As with any precise task that uses a specialized tool for its accomplishment, spray painting of automobiles has developed a terminology of its own to ensure that precise information about how to carry out various painting operations can be transmitted easily from one person another. The absence of a specialized terminology usually has the effective making explanations long-winded and vague, so it pays at this point to memorize a few terms used to describe the different parts of the spray gun and spraying equipment. The vocabulary is mostly straightforward and easy to recall.

  • The handle is the pistol grip that your hand wraps around to hold the spray gun while you use it. The air hose connects to the bottom of the handle, and an air passage runs through the handle and up into the workings of the gun. The trigger of the gun is also part of the handle assembly.
  • Two knobs above the handle on the back end of the spray gun are the air-adjusting knob, also known as the air micrometer, and the paint-adjusting knob, which also goes by the name of the material control. These two knobs can be turned by the operator to add more or less air and more or less paint flow to the spray.
  • A long, slender valve inside the spray gun is known as the paint needle valve. This is controlled directly by the paint-adjusting knob or material control, and regulates the flow of paint out of the nozzle. There is a second needle valve, the air needle valve, which changes the air flow when the air micrometer is adjusted. The exact arrangement of these needle valves is determined by the manufacturer’s specific design.

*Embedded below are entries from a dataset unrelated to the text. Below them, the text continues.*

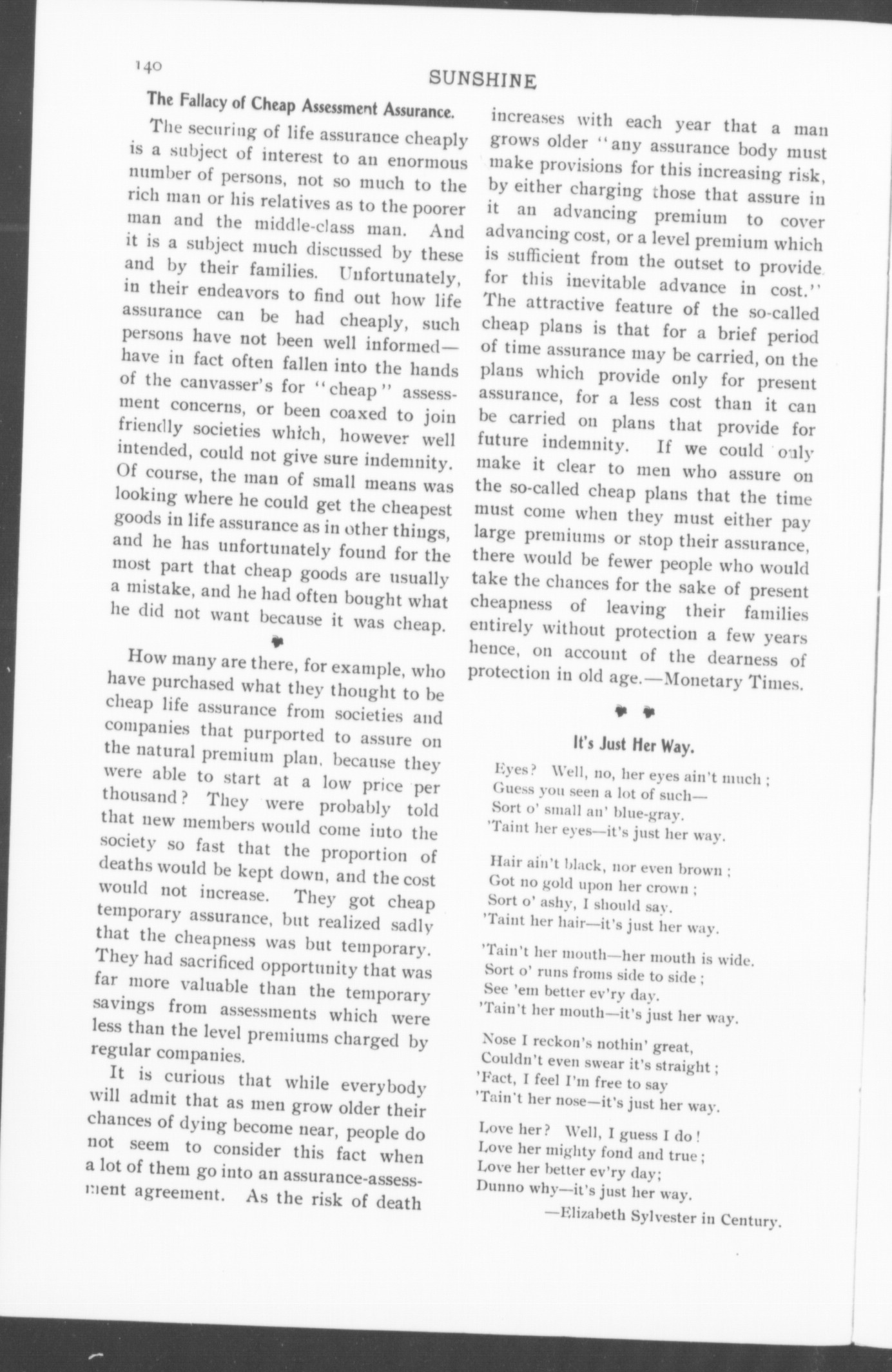 140

SUNSHINE

The Fallacy of Cheap Assessment Assurance.

The securing of life assurance cheaply is a subject of interest to an enormous number of persons, not so much to the rich man or his relatives as to the poorer man and the middle-class man. And it is a subject much discussed by these and by their families. Unfortunately, in their endeavors to find out how life assurance can be had cheaply, such persons have not been well informed—have in fact often fallen into the hands of the canvasser's for "cheap" assessment concerns, or been coaxed to join friendly societies which, however well intended, could not give sure indemnity. Of course, the man of small means was looking where he could get the cheapest goods in life assurance as in other things, and he has unfortunately found for the most part that cheap goods are usually a mistake, and he had often bought what he did not want because it was cheap.

How many are there, for example, who have purchased what they thought to be cheap life assurance from societies and companies that purported to assure on the natural premium plan, because they were able to start at a low price per thousand? They were probably told that new members would come into the society so fast that the proportion of deaths would be kept down, and the cost would not increase. They got cheap temporary assurance, but realized sadly that the cheapness was but temporary. They had sacrificed opportunity that was far more valuable than the temporary savings from assessments which were less than the level premiums charged by regular companies.

It is curious that while everybody will admit that as men grow older their chances of dying become near, people do not seem to consider this fact when a lot of them go into an assurance-assessment agreement. As the risk of death increases with each year that a man grows older "any assurance body must make provisions for this increasing risk, by either charging those that assure in it an advancing premium to cover advancing cost, or a level premium which is sufficient from the outset to provide for this inevitable advance in cost." The attractive feature of the so-called cheap plans is that for a brief period of time assurance may be carried, on the plans which provide only for present assurance, for a less cost than it can be carried on plans that provide for future indemnity. If we could only make it clear to men who assure on the so-called cheap plans that the time must come when they must either pay large premiums or stop their assurance, there would be fewer people who would take the chances for the sake of present cheapness of leaving their families entirely without protection a few years hence, on account of the dearness of protection in old age.—Monetary Times.

It's Just Her Way.

Eyes? Well, no, her eyes ain't much;
Guess you seen a lot of such—
Sort o' small an' blue-gray.
'Taint her eyes—it's just her way.

Hair ain't black, nor even brown;
Got no gold upon her crown;
Sort o' ashy, I should say.
'Taint her hair—it's just her way.

'Tain't her mouth—her mouth is wide.
Sort o' runs froms side to side;
See 'em better ev'ry day.
'Tain't her mouth—it's just her way.

Nose I reckon's nothin' great,
Couldn't even swear it's straight;
'Fact, I feel I'm free to say
'Tain't her nose—it's just her way.

Love her? Well, I guess I do!
Love her mighty fond and true;
Love her better ev'ry day;
Dunno why—it's just her way.

—Elizabeth Sylvester in Century.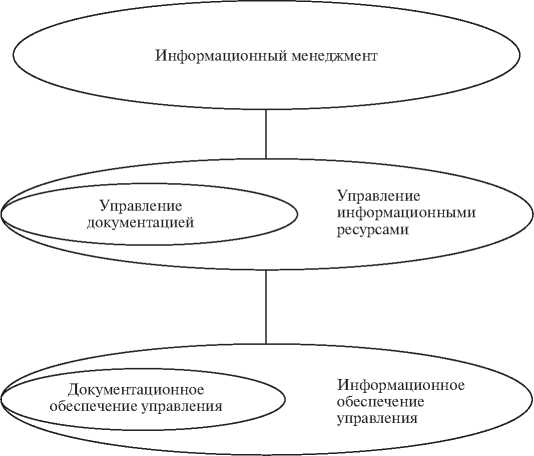 Информационный менеджмент

Управление документацией

Управление информационными ресурсами

Документационное обеспечение управления

Информационное обеспечение управления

  • The front end of the spray gun is known as the nozzle, while the round, often brass, cap at the very tip of the device is the air cap, which is held on by the air cap retainer. This has a central orifice where the paint emerges, and two flanking orifices that produce thin jets of air parallel to the central orifice. There are also two wing ports, also called horn ports, which are small air orifices mounted on jutting wings or horns on the air cap, so that their jets of pressurized air are directed diagonally into the stream of paint, just a small distance beyond the main orifice.
  • The paint is held in a paint cup – occasionally known by other names, but mostly by this title. The paint cup can be mounted above or below the nozzle, depending on whether the spray gun is a regular or an HVLP model. Regular paint cups have a special vent port through which air is sucked into the cup while paint is sucked out upwards, while HVLP paint cups are designed to maximize their gravity feed efficiency.